Among other symptoms, the condition — which, in Mallory’s case, was complicated by a superbug bacteria — causes persistent lung infections and the coughing up of mucus. Over time, it limits the ability to breathe. More than 30,000 Americans are diagnosed with CF, and the disease’s life expectancy is just 37.5 years.
As Mallory poignantly writes in her memoir: “Cystic fibrosis is a disease that does a lot of taking — of dreams, of time, of friendships, of freedom, of potential, of lives.”
Despite the grueling CF treatments she underwent — she was hospitalized nearly 70 times, hooked up to IVs and various machines — the passionate environmentalist, sports enthusiast and champion of universal health care maintained an optimistic outlook. Her mantra was “live happy,” because she wanted to make the most of her short time on Earth.
“My life is a miracle,” Mallory writes. “Life in general is a miracle.”

Shader Smith maintains that, from the outset, even during her toughest times, her daughter was encouraged to think of others who were worse off than her. She rarely felt dejected for long.
“I would always say, ‘No pity party,’?” says Shader Smith. “I definitely set the tone in the house that we’re not going to be crying and would find the joy in every day.
“Mallory knew she had to make the choice whether to let the disease swallow her up or whether she was going to move forward and have a happy life.”

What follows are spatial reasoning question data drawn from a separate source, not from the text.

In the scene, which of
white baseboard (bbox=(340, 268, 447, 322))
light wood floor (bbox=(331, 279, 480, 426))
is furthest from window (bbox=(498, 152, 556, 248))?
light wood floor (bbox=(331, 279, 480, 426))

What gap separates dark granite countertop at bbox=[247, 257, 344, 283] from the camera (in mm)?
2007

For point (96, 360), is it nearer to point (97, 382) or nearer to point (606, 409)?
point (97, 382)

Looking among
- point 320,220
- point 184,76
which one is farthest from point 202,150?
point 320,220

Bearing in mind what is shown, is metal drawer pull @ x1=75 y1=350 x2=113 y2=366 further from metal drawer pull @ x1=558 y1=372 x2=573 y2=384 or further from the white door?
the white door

She achieved much in her quarter century, including graduating Phi Beta Kappa from Stanford University with a major in human biology, rallying her community to raise more than $5 million for cystic fibrosis and pursuing her love of sports, especially water polo, volleyball and surfing.

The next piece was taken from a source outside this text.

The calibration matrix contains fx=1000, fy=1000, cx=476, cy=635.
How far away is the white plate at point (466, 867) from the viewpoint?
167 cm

As her health declined, she became increasingly devoted to yoga. “She fell in love with yoga because she felt it was forgiving,” says Shader Smith. “She wrote a lot in her journal about how important it is to continue your practice no matter what you are going through.”
Other topics she chronicles range from body image, self-esteem and anxiety to the need for balance with pain management during the opioid epidemic. At one point, she describes her constant pain as “torture” because of limits on the amount of medication she could receive.

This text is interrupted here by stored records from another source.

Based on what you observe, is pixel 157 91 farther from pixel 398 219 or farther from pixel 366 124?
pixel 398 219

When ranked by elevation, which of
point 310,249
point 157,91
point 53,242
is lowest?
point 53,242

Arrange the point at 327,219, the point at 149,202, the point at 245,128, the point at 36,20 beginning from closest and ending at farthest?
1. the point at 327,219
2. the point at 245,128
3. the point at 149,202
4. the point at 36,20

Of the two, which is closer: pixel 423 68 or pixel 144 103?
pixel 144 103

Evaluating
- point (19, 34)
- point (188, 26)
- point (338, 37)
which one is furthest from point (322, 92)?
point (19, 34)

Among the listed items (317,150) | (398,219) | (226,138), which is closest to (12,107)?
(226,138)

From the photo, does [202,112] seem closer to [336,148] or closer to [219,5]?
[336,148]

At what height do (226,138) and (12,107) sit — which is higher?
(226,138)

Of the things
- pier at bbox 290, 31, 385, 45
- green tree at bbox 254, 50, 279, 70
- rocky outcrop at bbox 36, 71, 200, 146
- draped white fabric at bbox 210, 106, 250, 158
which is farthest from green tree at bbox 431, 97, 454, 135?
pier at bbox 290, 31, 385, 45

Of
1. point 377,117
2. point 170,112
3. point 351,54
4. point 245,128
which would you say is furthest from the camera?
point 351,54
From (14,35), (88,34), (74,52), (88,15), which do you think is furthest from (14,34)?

“She had an ability to communicate in such a sophisticated and accessible way,” says Shader Smith, who is embarking on a nationwide speaking tour to spread the word about her daughter’s book.

To the very end, Mallory remained convinced that she would survive following her double-lung transplant on Sept. 11, 2017, despite her body eventually starting to reject the new organs and contracting pneumonia.
In the final stages of her illness, she pinned her hopes on a groundbreaking treatment called phage therapy, which might have helped as an alternative to antibiotics. Sadly, she passed away before the treatment could be started.
Mallory’s relatives made the decision not to tell her that the end was near.
“We didn’t want her to be afraid,” says Shader Smith. “The reason the doctors ask you to tell patients they are dying is so people can unburden themselves.
“But we’d always been a close family and said everything that needed to be said. We had been so involved in each other’s lives. Mallory knew she was loved. We knew she loved us.”